CRD families assembled at lunchtime. Several of the children played in the 3rd floor seminar room during the conference.
Genetics counseling student Jenna Mathwig discussed a “deep phenotyping” project that will recruit dozens of families to catalog the array of symptoms and features experienced by people with CTCF-Related Disorder. The project will build upon the 2023 paper from Hong Li and colleagues describing CRD’s phenotypic spectrum. Reports of individuals with CTCF-related disorders have been published starting in 2013, and now more than 100 are known worldwide.
Jenna Mathwig explains deep phenotyping
On Sunday, families from 11 US states and one from Norway attended. One thing was clear: these families have plenty of information to contribute. Many parents said they had to push for genetic sequencing after their children experienced developmental delays, and they continue to encounter obstacles when seeking autism diagnosis or other support.
“The families often know more than I do, which is fantastic,” Mathwig said.
Families stayed at the Emory Conference Center hotel, with their travel paid through a supplement to the main National Institutes of Health CTCF-related disorder grant.
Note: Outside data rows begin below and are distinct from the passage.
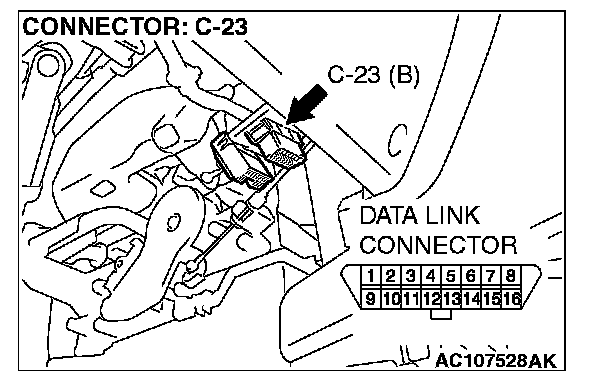 CONNECTOR: C-23

C-23 (B)

DATA LINK CONNECTOR

| 1 | 2 | 3 | 4 | 5 | 6 | 7 | 8 |
|---|---|---|---|---|---|---|---|
| 9 | 10 | 11 | 12 | 13 | 14 | 15 | 16 |

AC107528AK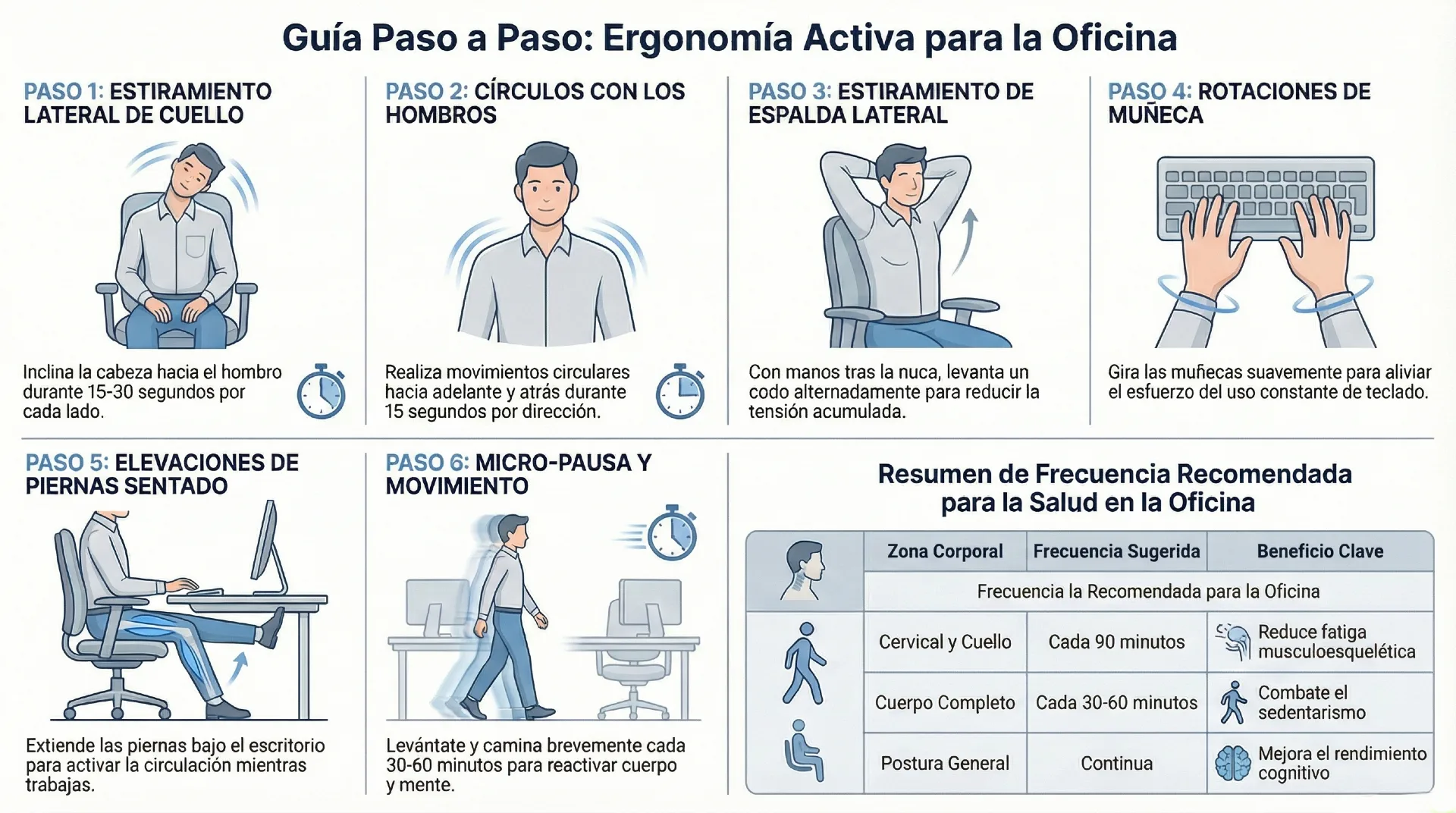 Guía Paso a Paso: Ergonomía Activa para la Oficina

PASO 1: ESTIRAMIENTO LATERAL DE CUELLO

Inclina la cabeza hacia el hombro durante 15-30 segundos por cada lado.

PASO 2: CÍRCULOS CON LOS HOMBROS

Realiza movimientos circulares hacia adelante y atrás durante 15 segundos por dirección.

PASO 3: ESTIRAMIENTO DE ESPALDA LATERAL

Con manos tras la nuca, levanta un codo alternadamente para reducir la tensión acumulada.

PASO 4: ROTACIONES DE MUÑECA

Gira las muñecas suavemente para aliviar el esfuerzo del uso constante de teclado.

PASO 5: ELEVACIONES DE PIERNAS SENTADO

Extiende las piernas bajo el escritorio para activar la circulación mientras trabajas.

PASO 6: MICRO-PAUSA Y MOVIMIENTO

Levántate y camina brevemente cada 30-60 minutos para reactivar cuerpo y mente.

Resumen de Frecuencia Recomendada para la Salud en la Oficina

| | Zona Corporal | Frecuencia Sugerida | Beneficio Clave |
|---|---|---|---|
| | Frecuencia la Recomendada para la Oficina | | |
| | Cervical y Cuello | Cada 90 minutos | Reduce fatiga musculoesquelética |
| | Cuerpo Completo | Cada 30-60 minutos | Combate el sedentarismo |
| | Postura General | Continua | Mejora el rendimiento cognitivo |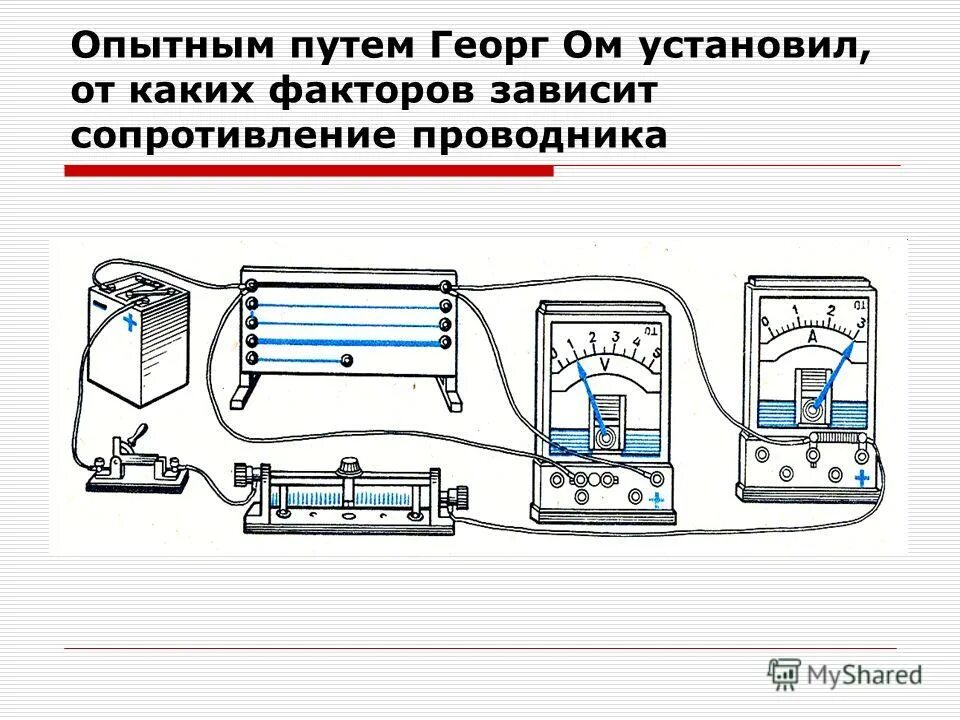 Опытным путем Георг Ом установил, от каких факторов зависит сопротивление проводника

0 1 2 3 4 5 0,1 V

0 1 2 3 0,1 A

MyShared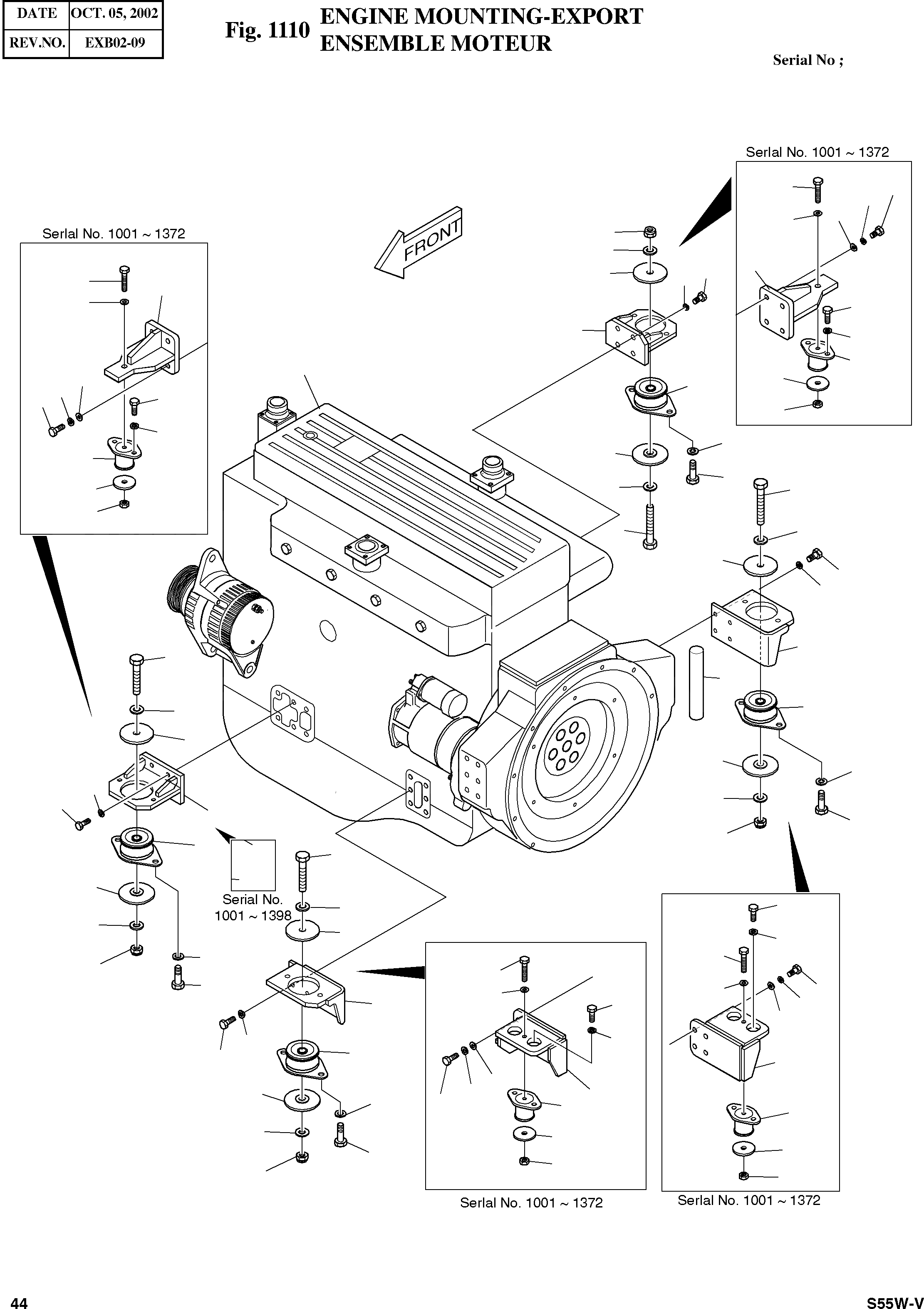 | DATE | OCT. 05, 2002 |
|---|---|
| REV.NO. | EXB02-09 |

Fig. 1110 ENGINE MOUNTING-EXPORT
ENSEMBLE MOTEUR

Serial No ;

Serlal No. 1001 ~ 1372

Serlal No. 1001 ~ 1372

FRONT

Serial No. 1001 ~ 1398

Serlal No. 1001 ~ 1372

Serlal No. 1001 ~ 1372

44

S55W-V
The CRD Center thanks the Gabbard family for their generous support of the conference.
Some questions from parents exposed the limits of current knowledge, such as concerns about screening for Wilms tumor, a common pediatric kidney tumor that has been reported in several individuals with CRD. Other emerging features – not present in all individuals with CRD -- include osteoporosis, variations in pain sensitivity, liver dysfunction, hypoglycemia or recurrent infections.
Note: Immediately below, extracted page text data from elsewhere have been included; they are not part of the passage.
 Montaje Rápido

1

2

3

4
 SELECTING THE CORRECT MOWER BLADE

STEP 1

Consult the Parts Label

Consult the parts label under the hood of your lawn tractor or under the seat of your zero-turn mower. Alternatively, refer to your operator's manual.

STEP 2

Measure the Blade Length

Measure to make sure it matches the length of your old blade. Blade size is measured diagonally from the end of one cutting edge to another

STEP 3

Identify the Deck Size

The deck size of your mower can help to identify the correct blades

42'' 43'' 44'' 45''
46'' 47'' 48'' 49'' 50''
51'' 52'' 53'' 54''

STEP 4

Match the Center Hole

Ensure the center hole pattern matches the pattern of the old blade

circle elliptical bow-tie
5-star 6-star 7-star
For clinical guidance, families heard from DOHG’s Amy Talboy, along with gastroenterologist Sharmistha Rudra and sleep specialist Amit Shah, both from Children’s Healthcare of Atlanta.
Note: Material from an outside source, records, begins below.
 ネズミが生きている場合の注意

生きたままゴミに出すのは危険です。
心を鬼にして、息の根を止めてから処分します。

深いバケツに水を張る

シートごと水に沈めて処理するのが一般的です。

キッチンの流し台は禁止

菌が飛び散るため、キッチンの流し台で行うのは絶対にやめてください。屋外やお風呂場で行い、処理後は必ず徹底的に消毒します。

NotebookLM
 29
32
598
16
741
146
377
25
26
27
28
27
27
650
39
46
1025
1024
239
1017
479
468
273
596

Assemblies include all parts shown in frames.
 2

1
Panelists fielded questions from parents
Riding the neural crest
CRD arises from mutations in the gene encoding CTCF, a DNA-binding protein with 11 zinc fingers that organizes loops of chromatin into functionally distinct units. Although CRD is usually thought of as a neurodevelopmental disorder, it affects the whole body, sometimes leading to craniofacial alterations or gastrointestinal issues, for example.
Victor Corces, who has been studying CTCF’s function for years, said he is still revising his ideas about how mutations in the gene can perturb development. At the conference, he said he thought the variety of features could be explained by effects on two cell types, both coming from ectoderm: cells in the central nervous system and neural crest cells, which form bone, cartilage, teeth and smooth muscle as well as neurons and glia. However, families have reported issues outside this framework, such as Wilms tumor or problems with liver function or biliary ducts (kidney arises from mesoderm; liver from endoderm). | Mouse embryo with neural crest cells in GREEN (Sox10) |
Kyle Christy, an adult born with CTCF-related disorder, and his parents came to the conference from Arizona, just a few weeks after learning about it and contacting Dr Li. At age 27, after being diagnosed with conditions such as fragile X syndrome and Marfan syndrome, Kyle finally obtained exome sequencing at Mayo Clinic in 2019. The video Mayo made about Kyle and his family doesn’t even mention CTCF, perhaps because less was known about the disorder at the time.